# LISTING
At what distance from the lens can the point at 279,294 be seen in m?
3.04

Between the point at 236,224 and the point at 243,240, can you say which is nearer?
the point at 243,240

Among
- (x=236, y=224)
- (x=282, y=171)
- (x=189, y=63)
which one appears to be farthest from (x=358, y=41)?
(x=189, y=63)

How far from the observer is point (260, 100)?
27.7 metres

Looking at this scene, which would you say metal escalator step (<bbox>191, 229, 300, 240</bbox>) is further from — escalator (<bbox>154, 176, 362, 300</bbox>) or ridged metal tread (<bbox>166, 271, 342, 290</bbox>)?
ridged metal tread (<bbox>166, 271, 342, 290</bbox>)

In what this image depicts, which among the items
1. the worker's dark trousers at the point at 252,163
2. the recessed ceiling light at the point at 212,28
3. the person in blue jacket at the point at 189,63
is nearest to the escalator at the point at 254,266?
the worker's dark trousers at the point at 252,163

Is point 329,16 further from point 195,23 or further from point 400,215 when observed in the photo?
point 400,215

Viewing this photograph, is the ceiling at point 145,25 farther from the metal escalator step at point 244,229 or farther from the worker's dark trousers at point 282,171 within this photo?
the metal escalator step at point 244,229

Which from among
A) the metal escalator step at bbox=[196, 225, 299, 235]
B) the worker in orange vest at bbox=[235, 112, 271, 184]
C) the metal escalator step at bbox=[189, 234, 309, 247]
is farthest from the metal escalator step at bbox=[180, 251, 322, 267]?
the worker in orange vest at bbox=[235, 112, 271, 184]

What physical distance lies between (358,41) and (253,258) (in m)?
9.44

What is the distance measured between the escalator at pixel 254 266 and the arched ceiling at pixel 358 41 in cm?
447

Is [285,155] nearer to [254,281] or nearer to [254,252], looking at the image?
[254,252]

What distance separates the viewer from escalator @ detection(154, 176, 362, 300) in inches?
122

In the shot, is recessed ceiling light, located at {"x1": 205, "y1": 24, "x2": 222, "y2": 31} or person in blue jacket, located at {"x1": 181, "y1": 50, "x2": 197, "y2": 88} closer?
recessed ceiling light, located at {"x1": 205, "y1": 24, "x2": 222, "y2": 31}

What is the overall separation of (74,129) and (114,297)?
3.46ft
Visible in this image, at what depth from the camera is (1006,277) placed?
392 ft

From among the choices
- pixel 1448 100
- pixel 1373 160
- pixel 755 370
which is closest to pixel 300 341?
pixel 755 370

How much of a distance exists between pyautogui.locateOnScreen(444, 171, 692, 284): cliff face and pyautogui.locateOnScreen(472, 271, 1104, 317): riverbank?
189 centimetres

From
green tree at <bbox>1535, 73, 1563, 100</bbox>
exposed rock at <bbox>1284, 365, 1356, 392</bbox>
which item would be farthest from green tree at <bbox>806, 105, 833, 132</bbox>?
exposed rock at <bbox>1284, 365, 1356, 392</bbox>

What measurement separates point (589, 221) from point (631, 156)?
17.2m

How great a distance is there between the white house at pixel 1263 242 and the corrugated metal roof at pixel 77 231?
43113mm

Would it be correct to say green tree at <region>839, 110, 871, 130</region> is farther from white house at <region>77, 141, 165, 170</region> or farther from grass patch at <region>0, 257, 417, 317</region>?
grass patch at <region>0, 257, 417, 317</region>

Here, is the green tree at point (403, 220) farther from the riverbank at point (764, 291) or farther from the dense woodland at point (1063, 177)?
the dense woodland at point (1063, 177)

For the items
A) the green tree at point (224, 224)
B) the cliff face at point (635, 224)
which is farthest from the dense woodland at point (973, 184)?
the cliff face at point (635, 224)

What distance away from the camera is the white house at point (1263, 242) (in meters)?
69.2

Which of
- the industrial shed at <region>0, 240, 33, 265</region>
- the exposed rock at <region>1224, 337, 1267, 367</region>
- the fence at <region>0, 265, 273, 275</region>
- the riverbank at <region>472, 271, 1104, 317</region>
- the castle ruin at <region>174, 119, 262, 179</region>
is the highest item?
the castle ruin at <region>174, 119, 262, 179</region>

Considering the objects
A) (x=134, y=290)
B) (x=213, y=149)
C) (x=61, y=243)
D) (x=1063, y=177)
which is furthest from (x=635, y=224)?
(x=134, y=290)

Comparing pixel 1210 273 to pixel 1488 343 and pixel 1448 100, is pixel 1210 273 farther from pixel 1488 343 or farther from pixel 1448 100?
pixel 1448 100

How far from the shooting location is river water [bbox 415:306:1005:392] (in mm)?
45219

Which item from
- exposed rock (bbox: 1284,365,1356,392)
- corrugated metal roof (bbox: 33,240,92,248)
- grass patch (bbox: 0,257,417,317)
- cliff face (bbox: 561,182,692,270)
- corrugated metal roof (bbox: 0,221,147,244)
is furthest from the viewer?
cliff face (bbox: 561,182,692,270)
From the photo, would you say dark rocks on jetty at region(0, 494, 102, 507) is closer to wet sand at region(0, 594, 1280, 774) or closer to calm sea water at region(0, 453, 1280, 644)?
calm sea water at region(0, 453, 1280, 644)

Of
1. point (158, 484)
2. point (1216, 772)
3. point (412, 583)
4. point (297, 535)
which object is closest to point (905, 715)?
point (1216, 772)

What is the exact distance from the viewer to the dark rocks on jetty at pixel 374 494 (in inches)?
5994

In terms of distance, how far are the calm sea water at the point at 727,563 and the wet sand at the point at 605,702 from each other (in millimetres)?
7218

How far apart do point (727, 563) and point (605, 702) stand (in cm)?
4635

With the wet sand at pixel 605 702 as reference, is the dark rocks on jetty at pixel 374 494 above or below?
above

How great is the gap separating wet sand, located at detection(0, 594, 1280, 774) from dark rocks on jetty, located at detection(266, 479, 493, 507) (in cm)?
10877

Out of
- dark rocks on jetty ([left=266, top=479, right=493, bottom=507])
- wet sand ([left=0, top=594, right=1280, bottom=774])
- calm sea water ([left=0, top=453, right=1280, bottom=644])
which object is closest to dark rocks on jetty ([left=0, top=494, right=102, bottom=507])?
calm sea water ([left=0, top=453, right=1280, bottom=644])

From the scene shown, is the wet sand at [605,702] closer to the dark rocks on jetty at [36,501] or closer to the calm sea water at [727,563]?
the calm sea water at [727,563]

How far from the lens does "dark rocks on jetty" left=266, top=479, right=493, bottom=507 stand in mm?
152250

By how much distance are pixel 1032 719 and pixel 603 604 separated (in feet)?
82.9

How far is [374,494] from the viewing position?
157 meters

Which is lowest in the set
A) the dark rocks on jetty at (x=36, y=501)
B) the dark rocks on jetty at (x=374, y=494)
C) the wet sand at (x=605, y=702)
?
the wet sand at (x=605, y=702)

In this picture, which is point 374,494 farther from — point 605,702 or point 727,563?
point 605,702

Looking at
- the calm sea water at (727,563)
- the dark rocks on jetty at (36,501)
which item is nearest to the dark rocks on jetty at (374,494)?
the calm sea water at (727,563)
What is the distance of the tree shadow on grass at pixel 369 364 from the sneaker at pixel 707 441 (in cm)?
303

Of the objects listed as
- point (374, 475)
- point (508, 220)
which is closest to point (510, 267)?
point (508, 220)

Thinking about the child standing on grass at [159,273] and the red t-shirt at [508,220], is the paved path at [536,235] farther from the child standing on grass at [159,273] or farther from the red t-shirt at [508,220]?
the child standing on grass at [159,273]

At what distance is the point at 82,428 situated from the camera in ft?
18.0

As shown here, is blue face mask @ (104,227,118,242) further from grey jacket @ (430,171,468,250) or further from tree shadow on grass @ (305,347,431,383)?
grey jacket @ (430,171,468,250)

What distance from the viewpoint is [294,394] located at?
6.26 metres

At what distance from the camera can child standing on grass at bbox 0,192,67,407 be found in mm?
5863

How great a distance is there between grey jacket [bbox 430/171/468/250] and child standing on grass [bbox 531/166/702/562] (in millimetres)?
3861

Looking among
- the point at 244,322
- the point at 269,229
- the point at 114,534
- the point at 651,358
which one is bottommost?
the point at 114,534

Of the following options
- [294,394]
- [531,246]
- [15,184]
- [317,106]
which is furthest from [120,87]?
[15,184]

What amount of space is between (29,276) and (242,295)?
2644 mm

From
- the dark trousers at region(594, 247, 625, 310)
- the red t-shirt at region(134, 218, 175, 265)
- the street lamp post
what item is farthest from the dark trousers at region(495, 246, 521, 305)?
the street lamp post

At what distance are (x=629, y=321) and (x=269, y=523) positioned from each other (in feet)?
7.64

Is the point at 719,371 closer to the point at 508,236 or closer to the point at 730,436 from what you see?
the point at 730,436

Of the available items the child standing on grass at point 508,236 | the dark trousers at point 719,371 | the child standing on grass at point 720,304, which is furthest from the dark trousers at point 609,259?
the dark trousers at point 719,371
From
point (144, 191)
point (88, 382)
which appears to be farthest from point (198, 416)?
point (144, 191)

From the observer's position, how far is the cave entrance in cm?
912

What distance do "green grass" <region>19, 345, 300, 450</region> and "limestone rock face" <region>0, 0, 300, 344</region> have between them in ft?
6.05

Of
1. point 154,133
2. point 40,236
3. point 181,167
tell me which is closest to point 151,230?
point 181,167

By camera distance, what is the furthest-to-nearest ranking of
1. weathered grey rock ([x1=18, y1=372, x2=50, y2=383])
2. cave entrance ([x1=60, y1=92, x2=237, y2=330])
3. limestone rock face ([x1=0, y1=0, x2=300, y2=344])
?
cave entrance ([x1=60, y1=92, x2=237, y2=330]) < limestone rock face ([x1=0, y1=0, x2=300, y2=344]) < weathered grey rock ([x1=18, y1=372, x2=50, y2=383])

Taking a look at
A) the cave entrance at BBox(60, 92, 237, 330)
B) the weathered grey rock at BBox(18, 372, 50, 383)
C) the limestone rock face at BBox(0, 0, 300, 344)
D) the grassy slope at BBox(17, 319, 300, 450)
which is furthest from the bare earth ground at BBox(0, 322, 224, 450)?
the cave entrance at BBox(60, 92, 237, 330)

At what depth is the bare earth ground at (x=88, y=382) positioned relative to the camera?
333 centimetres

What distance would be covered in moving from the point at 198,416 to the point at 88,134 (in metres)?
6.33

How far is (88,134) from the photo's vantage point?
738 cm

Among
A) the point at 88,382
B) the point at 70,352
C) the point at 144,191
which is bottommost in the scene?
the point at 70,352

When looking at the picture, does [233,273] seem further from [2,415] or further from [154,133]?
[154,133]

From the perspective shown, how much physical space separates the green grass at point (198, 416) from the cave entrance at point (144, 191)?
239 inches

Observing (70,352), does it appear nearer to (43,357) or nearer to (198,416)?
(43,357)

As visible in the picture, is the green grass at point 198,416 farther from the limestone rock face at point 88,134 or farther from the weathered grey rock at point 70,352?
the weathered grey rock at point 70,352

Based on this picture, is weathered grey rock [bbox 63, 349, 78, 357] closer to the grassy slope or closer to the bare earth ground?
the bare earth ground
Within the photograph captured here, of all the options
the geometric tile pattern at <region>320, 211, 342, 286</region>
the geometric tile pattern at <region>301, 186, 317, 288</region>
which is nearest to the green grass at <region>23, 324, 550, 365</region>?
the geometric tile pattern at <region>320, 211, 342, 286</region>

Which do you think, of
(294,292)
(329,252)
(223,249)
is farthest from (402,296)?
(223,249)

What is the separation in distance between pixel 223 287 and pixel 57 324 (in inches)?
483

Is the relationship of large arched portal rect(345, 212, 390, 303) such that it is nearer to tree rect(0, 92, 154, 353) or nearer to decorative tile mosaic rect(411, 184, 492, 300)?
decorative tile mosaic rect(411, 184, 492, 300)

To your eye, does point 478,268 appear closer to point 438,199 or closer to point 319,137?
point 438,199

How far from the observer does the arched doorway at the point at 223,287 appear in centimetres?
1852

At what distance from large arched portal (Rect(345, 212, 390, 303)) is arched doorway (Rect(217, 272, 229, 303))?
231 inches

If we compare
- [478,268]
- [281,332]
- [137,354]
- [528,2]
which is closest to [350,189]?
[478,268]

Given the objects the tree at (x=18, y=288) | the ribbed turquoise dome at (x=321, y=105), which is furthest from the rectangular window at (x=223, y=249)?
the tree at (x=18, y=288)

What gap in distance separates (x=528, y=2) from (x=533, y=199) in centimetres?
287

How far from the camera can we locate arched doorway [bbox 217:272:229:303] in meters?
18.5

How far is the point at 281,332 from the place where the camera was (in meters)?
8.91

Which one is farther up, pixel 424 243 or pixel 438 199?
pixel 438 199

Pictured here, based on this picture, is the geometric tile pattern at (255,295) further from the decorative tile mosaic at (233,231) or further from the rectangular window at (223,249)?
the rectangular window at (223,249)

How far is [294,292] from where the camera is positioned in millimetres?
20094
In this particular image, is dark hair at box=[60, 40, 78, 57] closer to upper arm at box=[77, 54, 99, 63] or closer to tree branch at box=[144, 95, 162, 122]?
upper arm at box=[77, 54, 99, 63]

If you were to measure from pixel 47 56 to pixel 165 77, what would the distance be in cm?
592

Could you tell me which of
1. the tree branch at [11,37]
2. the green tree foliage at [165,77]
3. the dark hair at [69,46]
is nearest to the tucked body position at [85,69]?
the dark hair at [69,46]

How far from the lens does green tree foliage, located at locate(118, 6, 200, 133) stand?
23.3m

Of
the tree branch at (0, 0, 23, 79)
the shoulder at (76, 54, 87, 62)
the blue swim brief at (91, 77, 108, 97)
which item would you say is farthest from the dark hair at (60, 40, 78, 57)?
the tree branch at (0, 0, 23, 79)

# WHAT YOU NEED TO DO
Recast everything from the line containing "If you were" down to the last of the rows above as a Markdown table with the columns No. and Text, one numbered line per table row, skipping blank lines.

# WRITTEN SOLUTION
| No. | Text |
|---|---|
| 1 | If you were to measure from pixel 47 56 to pixel 165 77, what would the distance be in cm? |
| 2 | 592 |
| 3 | Could you tell me which of |
| 4 | 1. the tree branch at [11,37] |
| 5 | 2. the green tree foliage at [165,77] |
| 6 | 3. the dark hair at [69,46] |
| 7 | is nearest to the tucked body position at [85,69]? |
| 8 | the dark hair at [69,46] |
| 9 | How far from the lens does green tree foliage, located at locate(118, 6, 200, 133) stand? |
| 10 | 23.3m |
| 11 | Of |
| 12 | the tree branch at (0, 0, 23, 79) |
| 13 | the shoulder at (76, 54, 87, 62) |
| 14 | the blue swim brief at (91, 77, 108, 97) |
| 15 | which item would you say is farthest from the dark hair at (60, 40, 78, 57)? |
| 16 | the tree branch at (0, 0, 23, 79) |